Valentine's Day
When is Valentine’s Day?
Valentine’s Day is celebrated on 14th February each year.
What is Valentine’s Day?
On Valentine’s Day lovers exchange cards and gifts and celebrate with a romantic meal at a restaurant or pub or perhaps a cosy night at home, watching a film or sharing a home-cooked dinner. It’s a day of anonymous messages of love, red roses, doves, flowers and chocolates.
Today’s customs have evolved from an age-old tradition which began with handwritten valentine messages. The earliest surviving letters in English were written in 1477 by Margery Brewes to her future husband John Paston. Margery wrote:
‘Right reverend and worshipful, and my right well-beloved Valentine, I recommend myself to you full heartily, desiring to hear of your welfare, which I beseech Almighty God long to preserve unto his pleasure and your heart’s desire. And if it pleases you to hear of my welfare, I am not in good health of body nor of heart, nor shall be, until I hear from you.’
By the early 1800s, Valentine’s Day was becoming more commercial. Aspiring Valentines could buy printed cards and send sentimental verses copied from the handbook, The Young Man's Valentine Writer. Cards became more and more elaborate, prettily decorated with lace and ribbon.
Despite the high cost of postage 60,000 valentine cards were posted in 1835. Six years later, in the February after the introduction of the Penny Black stamp and the reduction in the price of postage, the number of cards sent by post increased to 400,000.
In 1868, innovative chocolatiers at Cadbury created a special Valentine’s Day box of chocolates in the shape of a heart.
Today we spend millions of pounds each year on cards, flowers, gifts, chocolates and romantic treats for our Valentines.
Why is Valentine’s Day on 14th February?
14th February is the date of the death of Saint Valentine. But who was Saint Valentine? And why was he chosen as the patron saint of lovers? It’s all a bit of a mystery and, nobody really knows the answer.

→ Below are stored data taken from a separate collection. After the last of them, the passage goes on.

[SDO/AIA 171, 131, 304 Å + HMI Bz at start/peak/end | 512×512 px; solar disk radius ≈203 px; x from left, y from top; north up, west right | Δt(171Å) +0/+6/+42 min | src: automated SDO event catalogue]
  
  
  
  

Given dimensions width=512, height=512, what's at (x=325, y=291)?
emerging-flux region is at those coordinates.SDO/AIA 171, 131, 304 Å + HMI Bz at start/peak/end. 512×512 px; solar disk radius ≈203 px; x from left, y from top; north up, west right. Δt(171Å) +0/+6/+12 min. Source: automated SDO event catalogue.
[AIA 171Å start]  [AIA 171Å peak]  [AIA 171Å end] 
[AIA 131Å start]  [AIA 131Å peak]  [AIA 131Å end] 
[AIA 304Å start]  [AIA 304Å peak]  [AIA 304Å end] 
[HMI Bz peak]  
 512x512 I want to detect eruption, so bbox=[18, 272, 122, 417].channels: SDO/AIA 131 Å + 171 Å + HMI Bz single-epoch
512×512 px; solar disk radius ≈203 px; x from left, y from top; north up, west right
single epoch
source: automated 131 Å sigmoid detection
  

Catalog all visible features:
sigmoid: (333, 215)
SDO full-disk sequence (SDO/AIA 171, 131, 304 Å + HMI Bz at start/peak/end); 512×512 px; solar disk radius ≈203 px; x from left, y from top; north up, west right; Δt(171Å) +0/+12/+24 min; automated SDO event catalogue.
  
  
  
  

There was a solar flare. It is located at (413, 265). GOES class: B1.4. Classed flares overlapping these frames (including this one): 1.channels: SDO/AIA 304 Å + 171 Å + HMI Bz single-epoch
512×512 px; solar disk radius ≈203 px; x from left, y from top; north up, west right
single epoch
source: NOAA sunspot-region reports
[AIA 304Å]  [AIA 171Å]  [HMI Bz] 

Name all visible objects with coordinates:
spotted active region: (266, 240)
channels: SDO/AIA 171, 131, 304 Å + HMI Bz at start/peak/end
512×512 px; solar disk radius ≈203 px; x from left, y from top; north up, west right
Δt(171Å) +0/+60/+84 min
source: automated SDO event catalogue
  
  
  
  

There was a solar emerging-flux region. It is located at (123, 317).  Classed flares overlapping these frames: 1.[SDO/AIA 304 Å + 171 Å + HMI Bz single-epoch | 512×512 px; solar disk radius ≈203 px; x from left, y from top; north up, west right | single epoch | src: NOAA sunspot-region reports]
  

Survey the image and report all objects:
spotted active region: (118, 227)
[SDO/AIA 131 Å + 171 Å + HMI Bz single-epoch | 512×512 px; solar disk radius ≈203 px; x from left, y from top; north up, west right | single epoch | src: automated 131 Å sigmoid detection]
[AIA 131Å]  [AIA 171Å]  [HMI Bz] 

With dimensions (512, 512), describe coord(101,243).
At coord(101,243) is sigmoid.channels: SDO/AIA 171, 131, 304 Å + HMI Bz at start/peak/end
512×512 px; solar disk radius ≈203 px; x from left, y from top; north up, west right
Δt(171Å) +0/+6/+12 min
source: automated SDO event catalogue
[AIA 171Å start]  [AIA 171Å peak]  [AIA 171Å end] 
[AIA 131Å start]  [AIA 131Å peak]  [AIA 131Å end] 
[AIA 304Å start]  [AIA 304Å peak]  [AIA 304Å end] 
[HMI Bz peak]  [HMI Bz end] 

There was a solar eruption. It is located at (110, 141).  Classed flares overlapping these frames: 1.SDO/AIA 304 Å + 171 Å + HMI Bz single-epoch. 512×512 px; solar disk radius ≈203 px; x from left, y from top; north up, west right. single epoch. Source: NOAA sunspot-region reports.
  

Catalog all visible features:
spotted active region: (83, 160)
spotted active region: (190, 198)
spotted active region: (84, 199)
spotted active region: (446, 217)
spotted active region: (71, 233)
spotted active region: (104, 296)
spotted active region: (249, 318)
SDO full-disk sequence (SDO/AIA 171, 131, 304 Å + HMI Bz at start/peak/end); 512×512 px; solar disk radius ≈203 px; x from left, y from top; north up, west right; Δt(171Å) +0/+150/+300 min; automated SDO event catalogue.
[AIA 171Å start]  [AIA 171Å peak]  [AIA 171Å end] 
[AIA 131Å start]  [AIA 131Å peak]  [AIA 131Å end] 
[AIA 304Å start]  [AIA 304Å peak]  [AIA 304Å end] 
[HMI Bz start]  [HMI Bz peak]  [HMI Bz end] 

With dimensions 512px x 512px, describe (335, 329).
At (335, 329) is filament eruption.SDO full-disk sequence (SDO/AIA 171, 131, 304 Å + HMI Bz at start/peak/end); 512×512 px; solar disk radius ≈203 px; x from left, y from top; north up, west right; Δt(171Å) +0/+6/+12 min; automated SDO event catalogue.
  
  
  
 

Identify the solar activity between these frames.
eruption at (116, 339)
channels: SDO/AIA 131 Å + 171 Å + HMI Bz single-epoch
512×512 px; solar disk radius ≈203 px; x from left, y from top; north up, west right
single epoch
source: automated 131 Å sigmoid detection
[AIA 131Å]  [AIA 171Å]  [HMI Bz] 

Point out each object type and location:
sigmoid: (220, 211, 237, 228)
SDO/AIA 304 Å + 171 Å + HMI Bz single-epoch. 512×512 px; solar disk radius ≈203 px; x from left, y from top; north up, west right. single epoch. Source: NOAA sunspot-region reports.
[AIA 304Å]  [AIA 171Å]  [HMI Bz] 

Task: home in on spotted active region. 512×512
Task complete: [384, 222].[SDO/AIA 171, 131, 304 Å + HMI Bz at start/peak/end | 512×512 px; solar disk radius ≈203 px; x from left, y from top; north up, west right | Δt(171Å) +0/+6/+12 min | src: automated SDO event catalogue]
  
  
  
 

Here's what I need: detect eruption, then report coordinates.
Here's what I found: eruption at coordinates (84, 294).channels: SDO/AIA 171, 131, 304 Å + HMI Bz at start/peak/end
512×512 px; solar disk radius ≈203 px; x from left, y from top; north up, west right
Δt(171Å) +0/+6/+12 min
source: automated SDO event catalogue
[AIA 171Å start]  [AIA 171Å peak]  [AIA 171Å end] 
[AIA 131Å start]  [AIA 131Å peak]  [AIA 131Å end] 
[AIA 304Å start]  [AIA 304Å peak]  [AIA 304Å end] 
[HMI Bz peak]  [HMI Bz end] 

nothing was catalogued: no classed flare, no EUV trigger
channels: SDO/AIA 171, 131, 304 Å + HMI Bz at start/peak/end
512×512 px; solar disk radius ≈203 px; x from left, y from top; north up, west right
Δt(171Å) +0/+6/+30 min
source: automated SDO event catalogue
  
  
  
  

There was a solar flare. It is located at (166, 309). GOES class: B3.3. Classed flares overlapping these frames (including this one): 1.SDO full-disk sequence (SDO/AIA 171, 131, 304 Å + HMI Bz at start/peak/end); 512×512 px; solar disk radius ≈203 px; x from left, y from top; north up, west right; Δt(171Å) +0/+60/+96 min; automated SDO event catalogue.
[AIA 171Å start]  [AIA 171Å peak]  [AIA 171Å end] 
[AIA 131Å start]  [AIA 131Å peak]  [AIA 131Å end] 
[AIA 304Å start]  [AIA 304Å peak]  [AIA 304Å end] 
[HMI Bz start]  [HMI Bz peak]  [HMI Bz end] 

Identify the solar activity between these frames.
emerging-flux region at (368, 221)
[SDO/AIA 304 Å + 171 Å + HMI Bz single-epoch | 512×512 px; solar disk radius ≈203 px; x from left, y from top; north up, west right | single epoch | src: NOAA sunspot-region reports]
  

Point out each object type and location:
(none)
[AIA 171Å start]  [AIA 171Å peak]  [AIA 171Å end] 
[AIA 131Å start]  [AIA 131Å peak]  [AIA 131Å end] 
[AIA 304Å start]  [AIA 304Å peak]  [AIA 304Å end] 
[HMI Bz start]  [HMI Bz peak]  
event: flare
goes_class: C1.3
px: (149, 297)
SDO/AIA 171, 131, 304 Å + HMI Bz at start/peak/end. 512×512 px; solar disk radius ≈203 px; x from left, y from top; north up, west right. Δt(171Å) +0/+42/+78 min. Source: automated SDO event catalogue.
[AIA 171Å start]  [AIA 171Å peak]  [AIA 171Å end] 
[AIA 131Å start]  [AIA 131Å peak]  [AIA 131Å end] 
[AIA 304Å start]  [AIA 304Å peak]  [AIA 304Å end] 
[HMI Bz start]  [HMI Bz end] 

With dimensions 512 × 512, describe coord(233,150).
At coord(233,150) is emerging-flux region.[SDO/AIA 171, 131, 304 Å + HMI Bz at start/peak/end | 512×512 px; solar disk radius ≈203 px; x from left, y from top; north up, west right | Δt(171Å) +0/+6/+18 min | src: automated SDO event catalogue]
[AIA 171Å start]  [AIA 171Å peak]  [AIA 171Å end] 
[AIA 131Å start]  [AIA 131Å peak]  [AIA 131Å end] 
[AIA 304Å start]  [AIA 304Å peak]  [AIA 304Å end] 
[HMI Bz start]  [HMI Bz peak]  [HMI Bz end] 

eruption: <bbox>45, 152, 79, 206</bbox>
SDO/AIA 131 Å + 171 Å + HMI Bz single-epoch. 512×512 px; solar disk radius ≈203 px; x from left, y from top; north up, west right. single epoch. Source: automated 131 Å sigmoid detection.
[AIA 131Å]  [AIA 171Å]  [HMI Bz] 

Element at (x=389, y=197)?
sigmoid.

There were many saints named Valentine. The two top contenders to be the Saint Valentine both lived in the third century. One was a Roman priest and the other was Bishop of Terni in Italy. They both died on 14 February and both were buried along the Via Flaminia, but in different years and different places. It’s possible that the two Saint Valentines might even be one single saint whose story diverged as it was passed down through the centuries. Although medieval legends tell of the miracles these two saints may have performed, neither of them has any obvious connection with romantic love.
When was Valentine’s Day first celebrated?
The first evidence of Valentine’s Day being linked with romantic love is found in Chaucer’s Parlement of Foules, which he wrote in 1382. In this poem the birds come together in a parliament of fowls to choose their mates on Saint Valentine’s Day.
The earliest known valentine message was sent by the Duke of Orléans to his wife while he was detained in the Tower of London in 1415. In his poem, written in French, he addresses her as ‘my very sweet Valentine.’
Some say Valentine’s Day goes back even further to the ancient Roman festival of Lupercalia which was celebrated in mid-February. However, there is no evidence to support this claim.
Interesting facts about Valentine’s Day
- It was in Victorian times that poems in valentine cards became more suggestive. This was because more people could afford to send cards anonymously by post, thanks to the reduction in the price of postage in the mid-1800s.
- Valentine’s Day is mentioned in Shakespeare’s Hamlet. Ophelia says:
‘To-morrow is Saint Valentine's day, All in the morning betime, And I a maid at your window, To be your Valentine.’
- According to legend, Saint Valentine cured his jailer’s daughter of blindness. This may or may not be true. That he then fell in love with the jailer’s daughter and sent a letter signed ‘from your Valentine’ is almost certainly a flight of someone’s imagination. Although it makes a good story it is probably completely untrue.